--- Text under study Enclosed Below ---

Off the Books II: More Secret Chemicals : Pending TSCA Bills

Congress passed two bills last year to update TSCA: H.R. 2576, the TSCA Modernization Act, and S. 697, The Frank R. Lautenberg Chemical Safety for the 21st Century Act. Both seek to address the issue of chemical trade secret claims to varying degrees. S. 697, the Senate bill, also takes steps to update the TSCA inventory to give an idea for the first time which of the 85,000 chemicals on the inventory are actually in use.

Confidential business information

Both the House and Senate bills address the issue of trade secrets but take very different approaches.

Health and safety studies. 
Under current law, one major exception to trade secret protection is that EPA is allowed to release information in health and safety studies about a chemical. Both bills retain a form of this exemption, with some key differences.

--- End of Enclosed Text under study ---
--- Listed records Enclosed Below ---

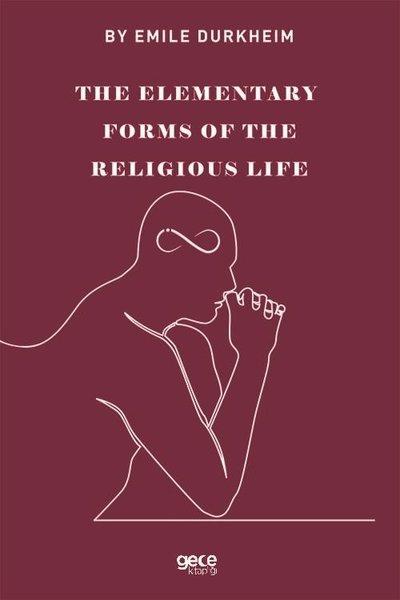 The Elementary Forms of the Religious Life | Gece Kitaplığı (İnce Kapak) - Resim 1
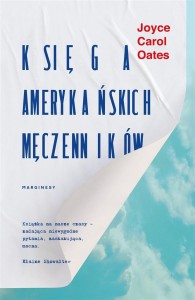 KSIĘGA AMERYKAŃSKICH MĘCZENNIKÓW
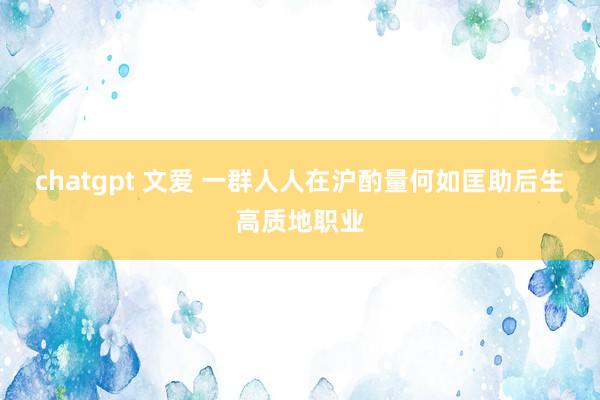 chatgpt 文爱 一群人人在沪酌量何如匡助后生高质地职业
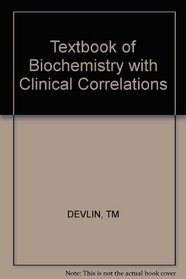 Textbook of Biochemistry with Clinical Correlations (A Wiley medical publication)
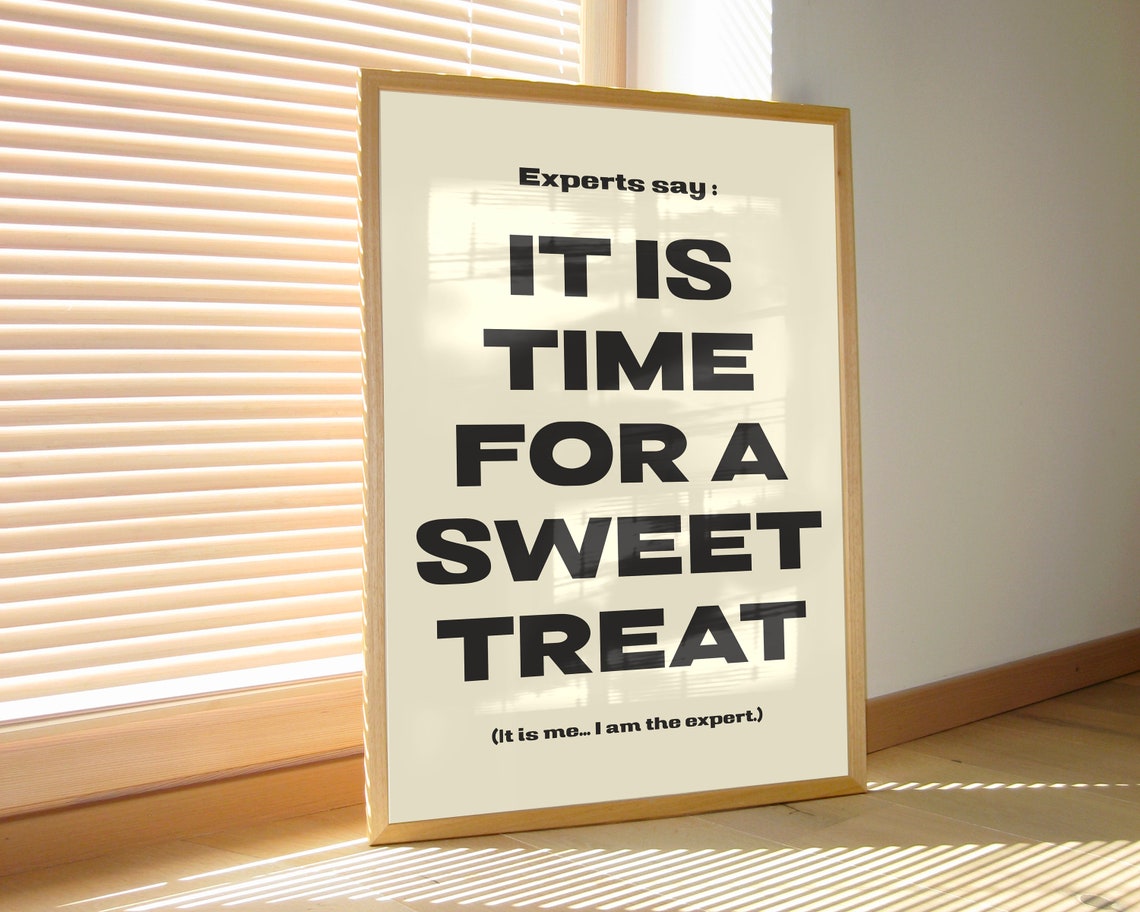 It Is Time For A Sweet Treat Funny Kitchen Typography Poster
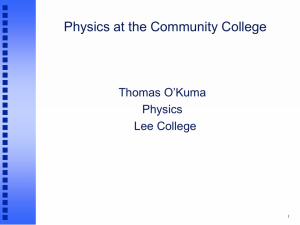 PowerPoint Presentation - Two-Year College Physics Workshops for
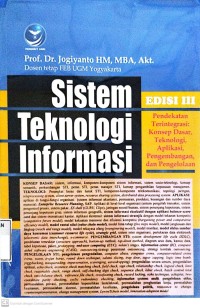 Image of Sistem teknologi informasi=Pendekatan terintegrasi: konsep dasar, teknologi, aplikasi, pengembangan, dan pengelolaan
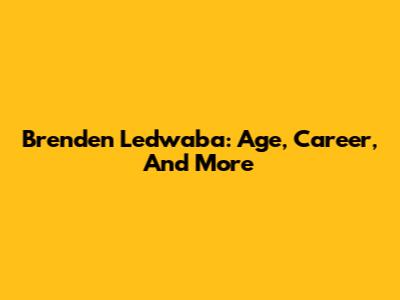 Brenden Ledwaba: Age, Career, And More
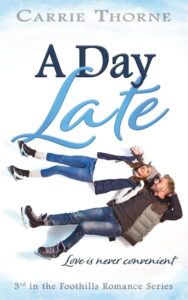 A Day Late by Carrie Thorne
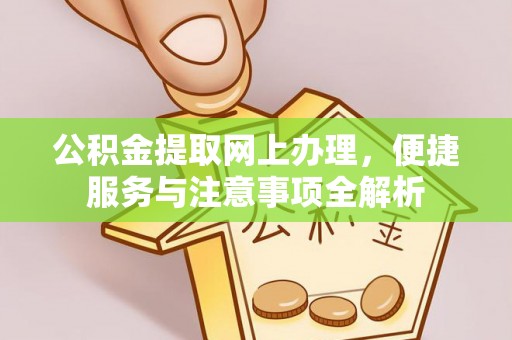 偏关公积金提取网上办理，便捷服务与注意事项全解析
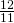 \frac{12}{11}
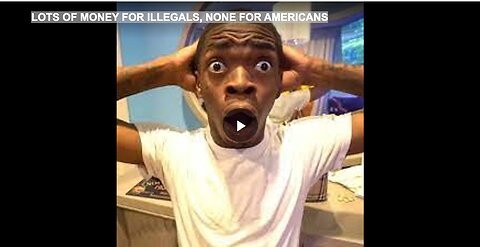 LOTS OF MONEY FOR ILLEGALS, NONE FOR AMERICANS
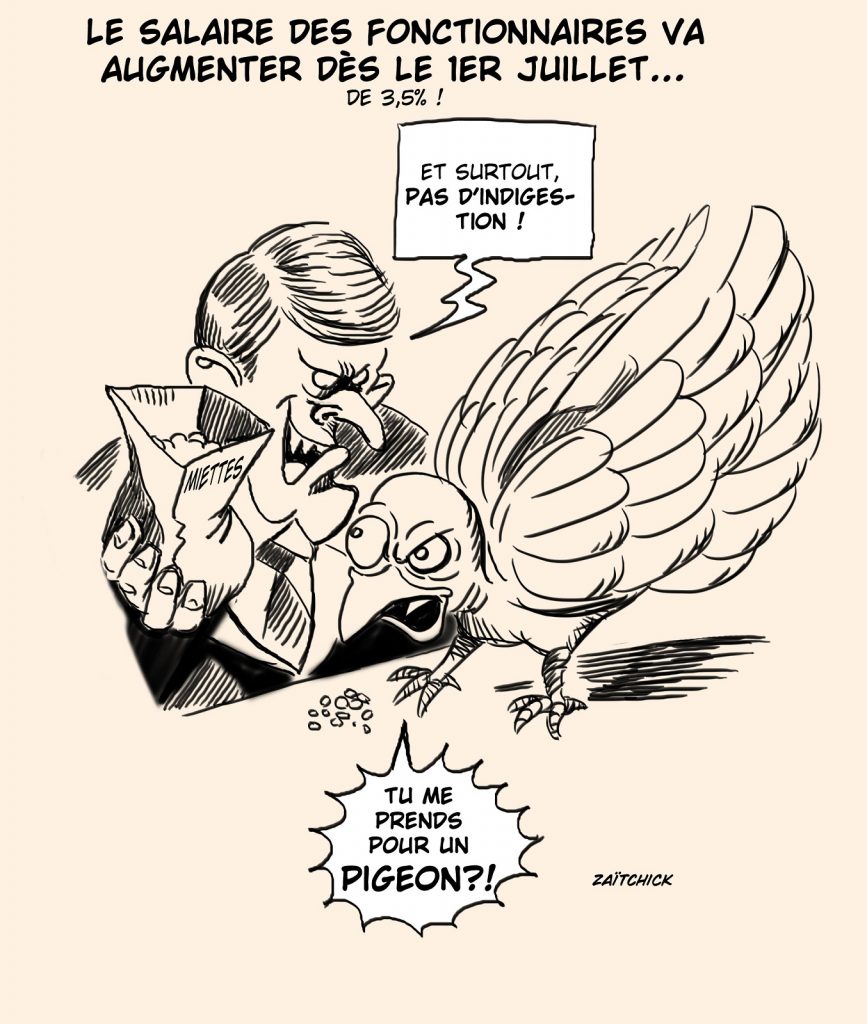 dessin presse humour Macron fonction publique image drôle revalorisation salaire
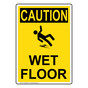 Portrait OSHA CAUTION Wet Floor Sign With Symbol OCEP-6640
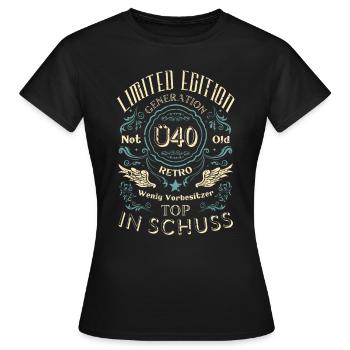 Limited Edition 40. Geburtstag Lustiger Spruch Ü40 - Frauen T-Shirt - Schwarz - Vorne - AI Model Female 172 dark (172cm)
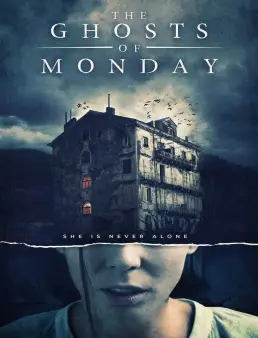 فيلم The Ghosts of Monday 2022 مترجم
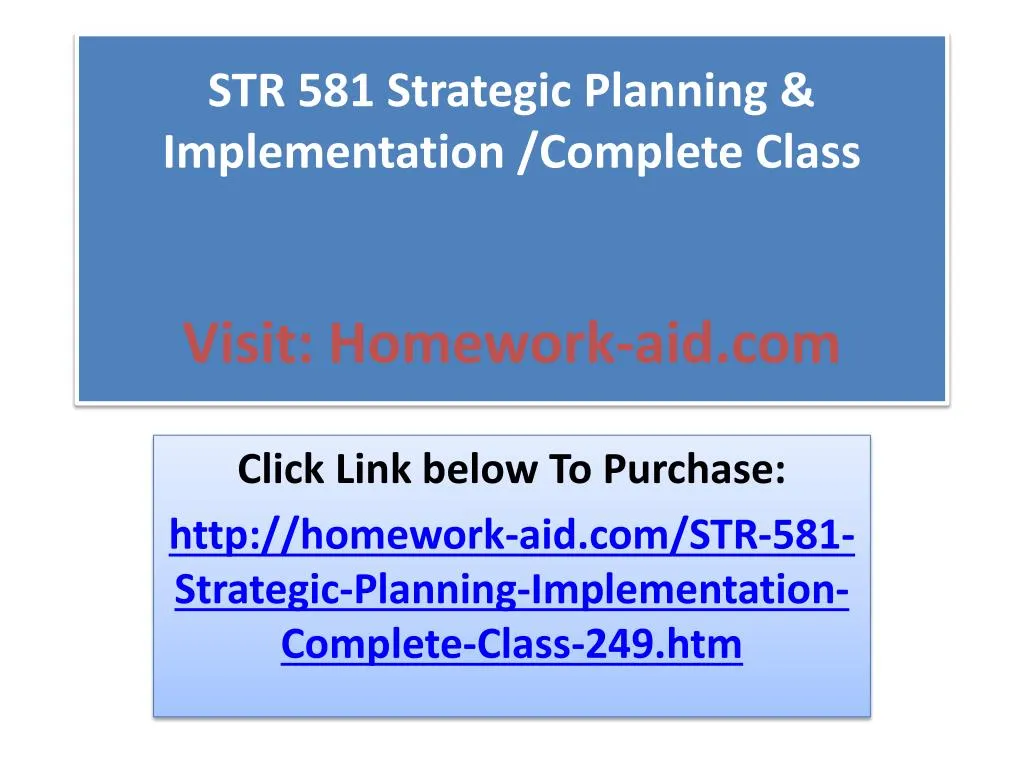 str 581 strategic planning implementation complete class visit homework aid com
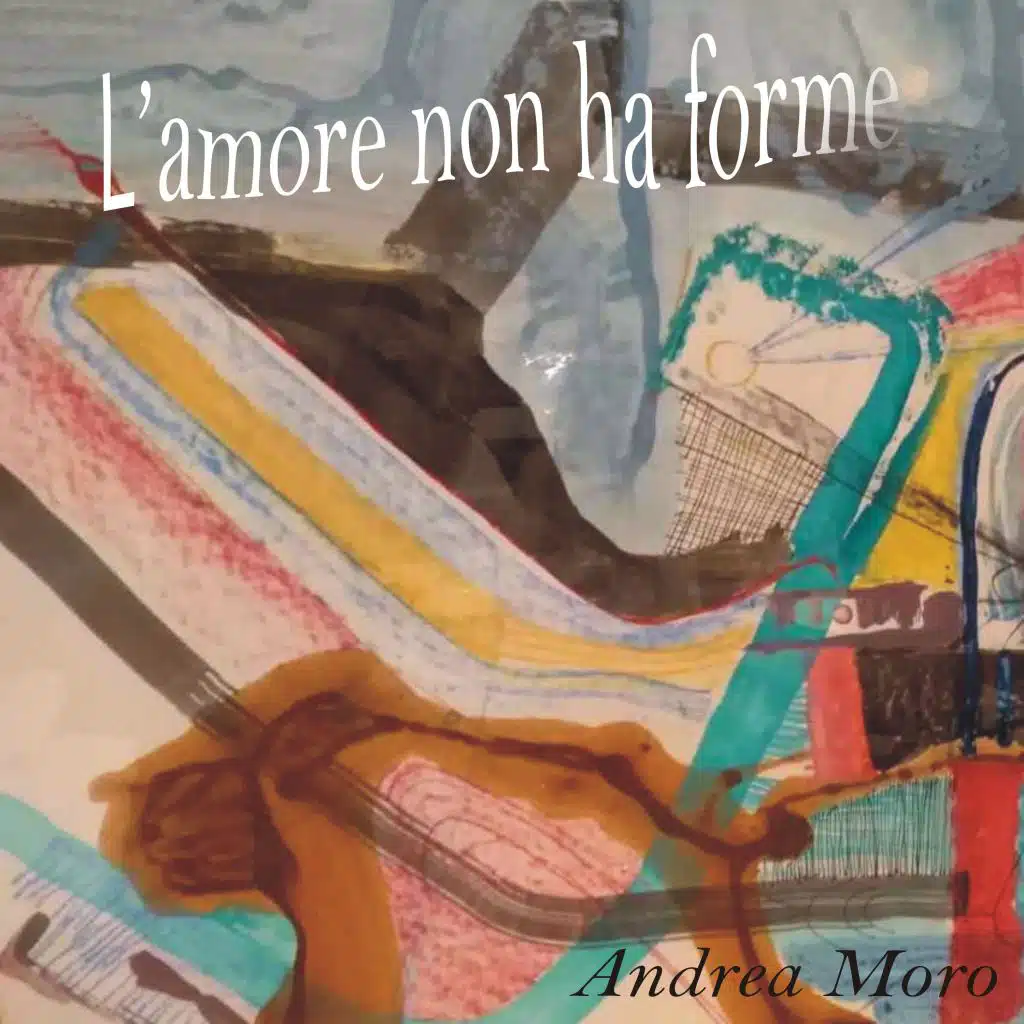 L'amore non ha forme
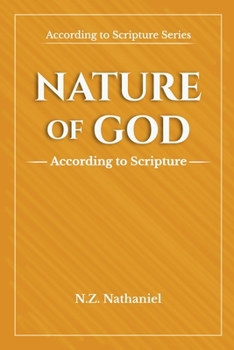 Nature of God: According to scripture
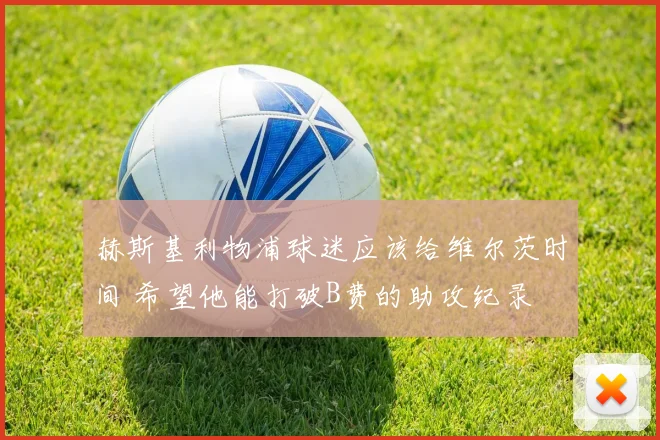 赫斯基利物浦球迷应该给维尔茨时间 希望他能打破B费的助攻纪录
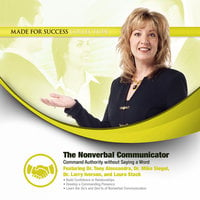 The Nonverbal Communicator: Command Authority without Saying a Word - Made for Success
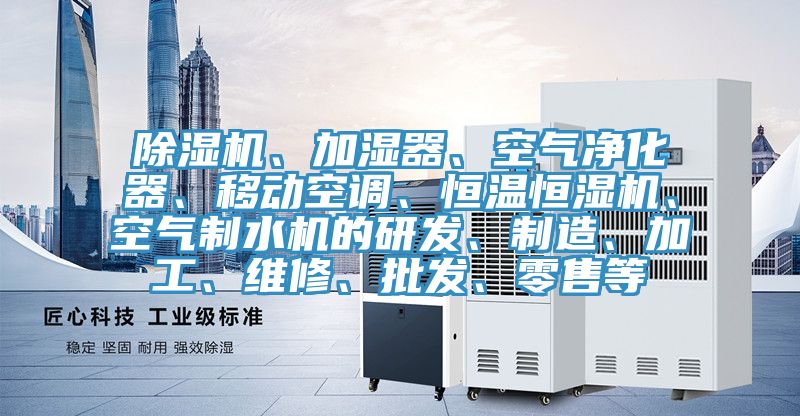 除濕機(jī)、加濕器、空氣凈化器、移動空調(diào)、恒溫恒濕機(jī)、空氣制水機(jī)的研發(fā)、制造、加工、維修、批發(fā)、零售等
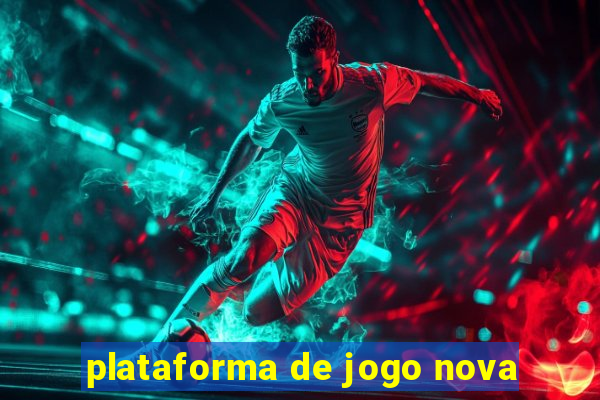 plataforma de jogo nova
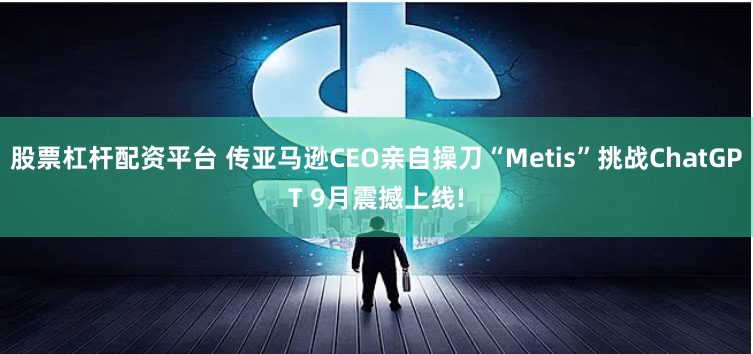 股票杠杆配资平台 传亚马逊CEO亲自操刀“Metis”挑战ChatGPT 9月震撼上线!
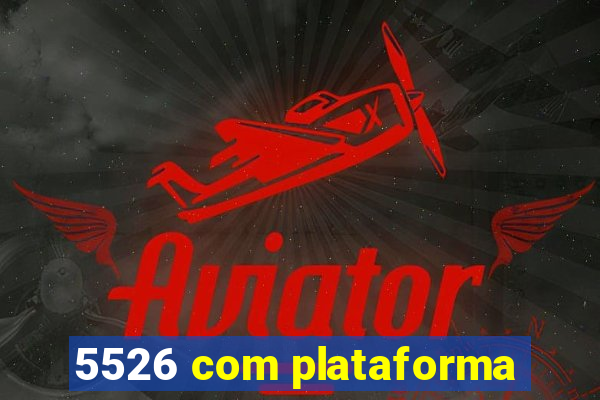 5526 com plataforma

--- End of Enclosed Listed records ---

== Actions to take ==
[1] In the TSCA bills text, what is the full name of S. 697?
[2] Reproduce the passage from the TSCA bills text starting with "Health and safety studies." and going on through "some key differences.".

== Expected responses ==
[1] The Frank R. Lautenberg Chemical Safety for the 21st Century Act.

[2]
Health and safety studies. 
Under current law, one major exception to trade secret protection is that EPA is allowed to release information in health and safety studies about a chemical. Both bills retain a form of this exemption, with some key differences.